- **Try it**:
Continue the passage about Modoc virus, starting after its final sentence.

- **Selected text**:

Modoc virus (MODV) is a rodent-associated orthoflavivirus. Small and enveloped, MODV contains positive single-stranded RNA. Taxonomically, MODV is part of the Orthoflavivirus genus and Flaviviridae family. The Flavivirus genus includes nearly 80 viruses, both vector-borne and no known vector (NKV) species. Known flavivirus vector-borne viruses include Dengue virus, Yellow Fever virus, tick-borne encephalitis virus, and West Nile virus.

In 1958, MODV was first isolated from the mammary gland tissue of a white-footed deer mouse (Peromyscus maniculatus) captured in Modoc County, California. Since the first isolation, the MODV has also been isolated from deer mice in Oregon, Colorado, and Montana. There are other anti-genetically and genetically related viruses which also have no known vector such as Jutiapa virus, the Cowbone Ridge virus, the Sal Vieja virus, and the San Perlita virus. Little information is known about these viruses as well.

- **Dataset**:

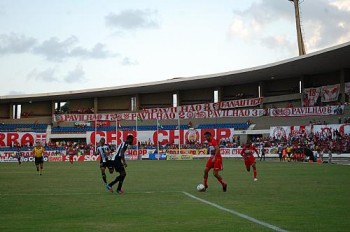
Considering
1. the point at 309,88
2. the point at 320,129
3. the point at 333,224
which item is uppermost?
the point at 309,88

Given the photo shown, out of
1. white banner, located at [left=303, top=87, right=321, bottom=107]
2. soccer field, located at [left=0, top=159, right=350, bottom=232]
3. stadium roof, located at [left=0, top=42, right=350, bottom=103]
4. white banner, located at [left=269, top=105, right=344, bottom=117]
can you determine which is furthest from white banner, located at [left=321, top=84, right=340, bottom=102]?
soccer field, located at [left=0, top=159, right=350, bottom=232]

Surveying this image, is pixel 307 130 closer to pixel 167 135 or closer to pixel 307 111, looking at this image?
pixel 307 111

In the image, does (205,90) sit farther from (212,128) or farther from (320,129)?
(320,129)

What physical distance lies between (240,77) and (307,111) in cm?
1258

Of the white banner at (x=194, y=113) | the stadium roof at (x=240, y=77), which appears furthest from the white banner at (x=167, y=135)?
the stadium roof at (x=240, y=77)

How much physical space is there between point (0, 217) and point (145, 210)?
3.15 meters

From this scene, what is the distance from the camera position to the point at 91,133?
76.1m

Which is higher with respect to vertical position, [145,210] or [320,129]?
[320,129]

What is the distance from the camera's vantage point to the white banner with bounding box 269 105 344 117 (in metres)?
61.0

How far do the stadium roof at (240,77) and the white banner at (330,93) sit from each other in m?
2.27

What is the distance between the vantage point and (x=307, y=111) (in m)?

* * *

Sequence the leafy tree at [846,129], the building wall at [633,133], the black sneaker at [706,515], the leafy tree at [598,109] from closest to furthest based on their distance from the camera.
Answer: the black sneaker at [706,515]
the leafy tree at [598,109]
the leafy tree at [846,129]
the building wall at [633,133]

- **Output below**:
== Structure ==
The MODV virus has a particle size of about 45 nm which is comparable with other flaviviruses particles that are about 40-60 nm in diameter. A mature flavivirus has a spherical shape and contains multiple copies of three structural proteins (C, M, and E), a host-derived membrane bilayer, and a single copy of a positive-sense RNA genome of approximately 11,000 nucleotides. The first structure of a flavivirus, the Dengue virus, was determined by using cryo-electron microscopy and an electron density map fitted with the known structure of glycoprotein E (Fig.1).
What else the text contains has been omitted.